Interview with Poet Christina Lovin
1. How does the act of writing poetry change your perception of the world around you?
Good question. For me, writing poetry forces me to look beyond the surface of everyday life and scrutinize the minutia. It took me a long time to recognize that one of the primary jobs of the poet is that of observer. Even the most mundane activities or objects can create some sort of mystery. Think of Neruda's "Ode to my Socks" or the odes of Sharon Olds, many of which reflect on ordinary, and sometimes startling objects (body parts, surgical procedures, taboo subjects, and even dirt). I wouldn't be surprised to learn that, like me, many poets have a notebook or other method of jotting down ideas when something that seems "poetry-worthy" shows up in their lives. For me, it is sometimes just a few words or a phrase; sometimes it is a complete scenario or image. Often, however, it takes several of these "poem starts" (as I call them) to create what I would consider a finished poem.
Of course, as we consider the world around us, nature comes to mind. The danger for beginning poets is to attempt to show only the beauty in nature. Unfortunately, beauty is only one layer of any subject. Again, Neruda comes to mind with his essay, "Toward an Impure Poetry." In it, he speaks of the worn out, the used up, the thrown away elements of the world that may hold more grace and glory than the perfect rose or newborn infant. I recall a monarch butterfly fallen to the concrete in a parking lot. It seemed perfect and whole. Then I realized the butterfly was moving. It as moving, but not on its own volition: an army of ants had borne it up and was carrying it to their underground pantry. Many people may have been disgusted, but I was fascinated with the idea that even in its death, the butterfly was beautiful. Now I need to go into my poetry graveyard of "poem starts" and finish that poem.
"Let that be the poetry we search for: worn with the hand's obligations, as by acids, steeped in sweat and in smoke, smelling of the lilies and urine, spattered diversely by the trades that we live by, inside the law or beyond it." ~~ Pablo Neruda
2. What is the importance of reading and writing poetry in the 21st century?
It seems that poetry is becoming increasingly important for all of us, both poets and the readers of poems, the further we move into the 21st Century. It was synchronicity for me to really start taking my poetry serious at the beginning of this century. I spent the summers of 2000 and 2001 at Harvard, taking writing courses, including a poetry course taught by the great poet and teacher, Bruce Smith. Those sixteen weeks literally changed my life. I was engrossed in my own writing and reading great contemporary poets. I was accepted into a wonderful MFA program (New England College) to begin in January 2002. Then 9/11 happened. I sat that night in my beautiful home in Illinois, a home I would voluntarily abandon in a few months, writing poetry and reading what others were writing in that immediacy. Poetry, at its best, is connection.
We all slogged through the following years of lies from our government. I was writing poetry for a degree; I had plenty of material. In January 2003, with other poets and writers, I signed a petition to stop our country from going to war, as the rhetoric of "weapons of mass destruction" continued. In February of that year, poet Sam Hamill created the Poets Against the War website. Within a few weeks, there were more than 10,000 poems posted there. Then on March 19, 2003, our country formally entered into yet another unnecessary armed conflict. The poets responded: soon there were nearly 25,000 poems of protest there for the world to read. Poetry is at the front lines and has been for every war, in every place people are held down.

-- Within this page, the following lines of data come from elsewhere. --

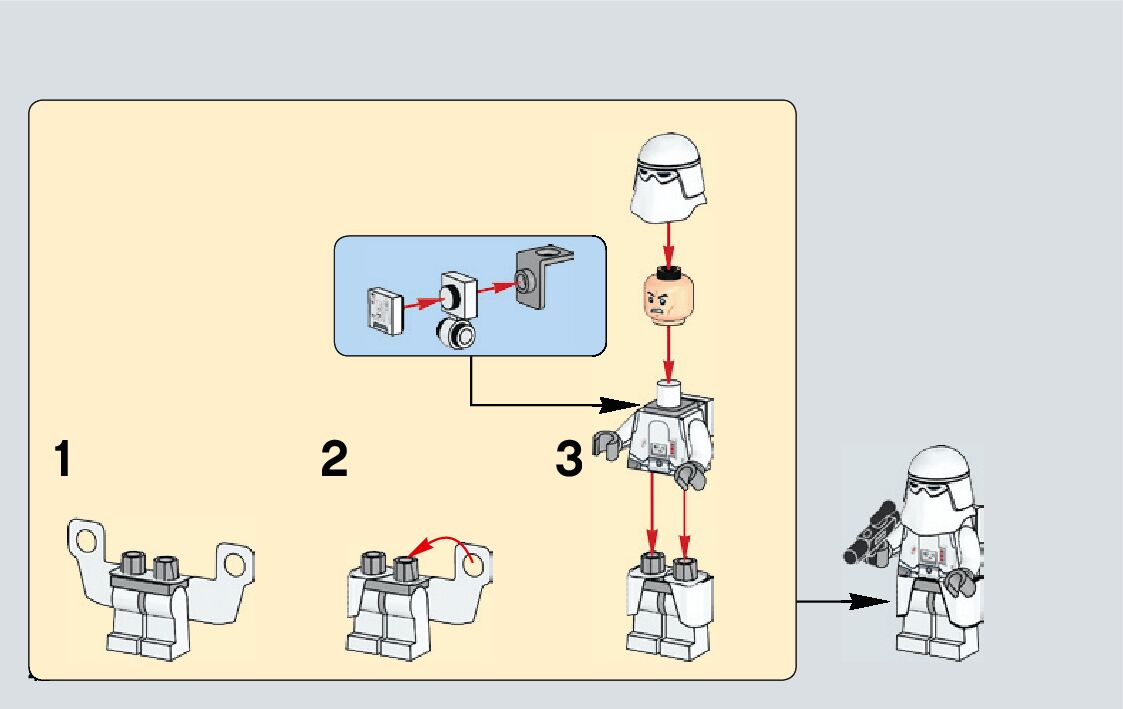 1

2

3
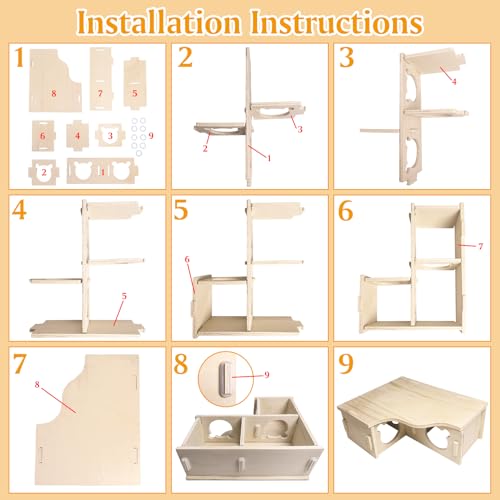 Installation Instructions

1
8 7 5
6 4 3 9
2 1

2
3
2
1

3
4

4
5

5
6

6
7

7
8

8
9

9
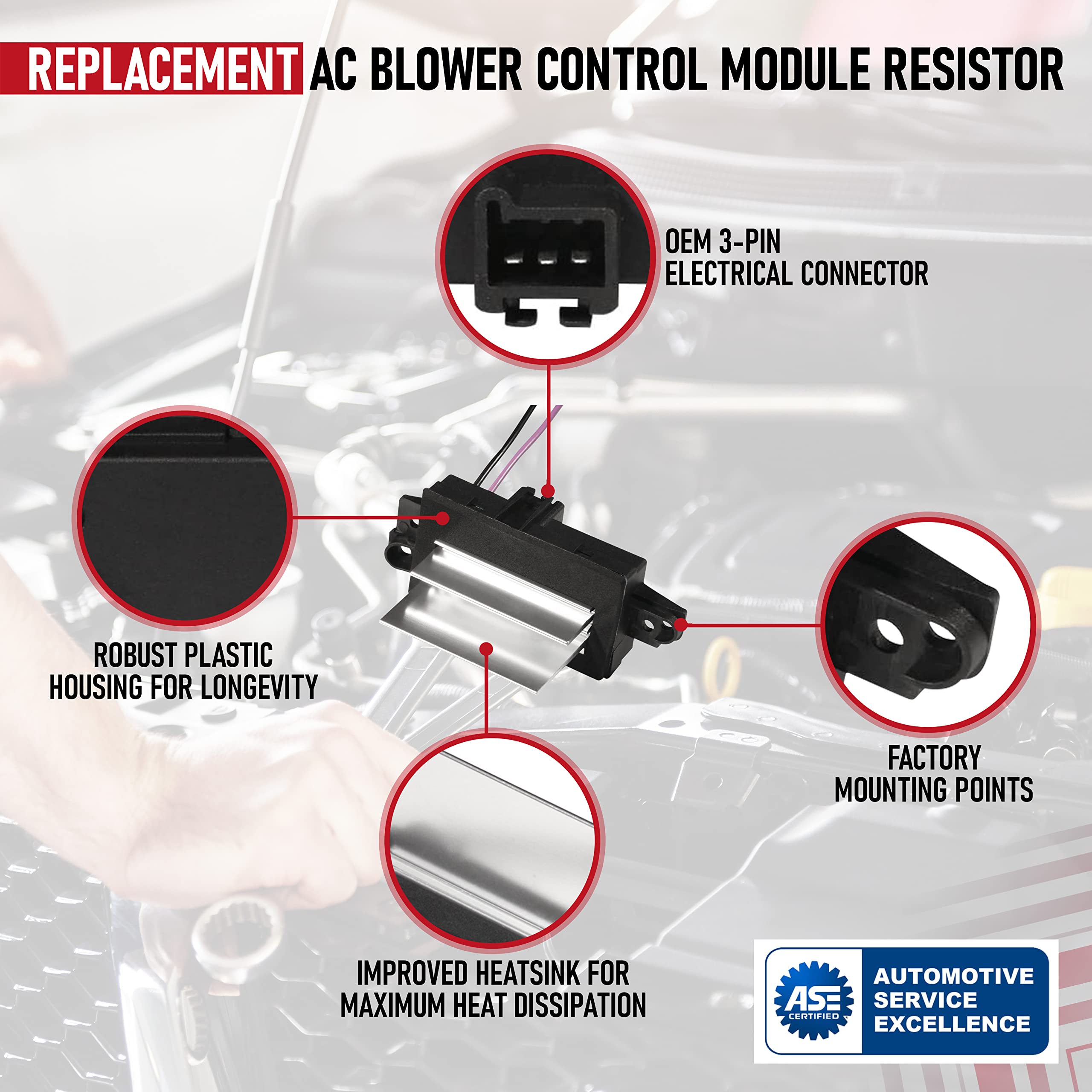 REPLACEMENT AC BLOWER CONTROL MODULE RESISTOR

OEM 3-PIN ELECTRICAL CONNECTOR

ROBUST PLASTIC HOUSING FOR LONGEVITY

FACTORY MOUNTING POINTS

IMPROVED HEATSINK FOR MAXIMUM HEAT DISSIPATION

ASE CERTIFIED

AUTOMOTIVE SERVICE EXCELLENCE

Of course, with the total denial of human and women's rights, environmental issues, foreign diplomacy, and what is best for our children by the current administration, poetry is becoming critical. Recently, poems such as "Good Bones" (Maggie Smith) and the hot-off-the-Rattle Poetry-press, "How to Unpack a Bomb Vest" written following the Manchester, England attack following a rock concert (Matt Hohner). Most recently, Micah David-Cole Fletcher, the surviving victim of the Portland Oregon train attack, who wrote poetry from his hospital bed. Now, with social media, a poem can travel the globe in seconds, as these and other recent works have done. Poetry counts.
3. What is one of your favorite lines of poetry and why?
"I am remembering somewhere else/ in another age or someone not seen/ for years and never to be seen again/ in this world and it seems that I cherish/ only now a joy I was not aware of/ when it was here although it remains/ out of reach and will not be caught or named/ or called back and if I could make it stay/ as I want to it would turn to pain." W.S. Merwin, from "One of the Butterflies"
There are many lines of poetry I love, each for a different reason. This excerpt, however, reminds me of what poetry is made: some intangible image or memory that, although we recognize it, is impossible to capture or recreate. Merwin is the master of such. I first read his book Vixen as an MFA student. I was sitting at a booth in the local Chapel Hill Whole Foods, weeping openly, sobbing by the time I closed the book. I've seen people moved by my poetry at times. It's not that I want to make the listeners feel bad or tear up, but if I can feel a senses of yes in the audience, I feel my poetry is doing at least some of the work I expect.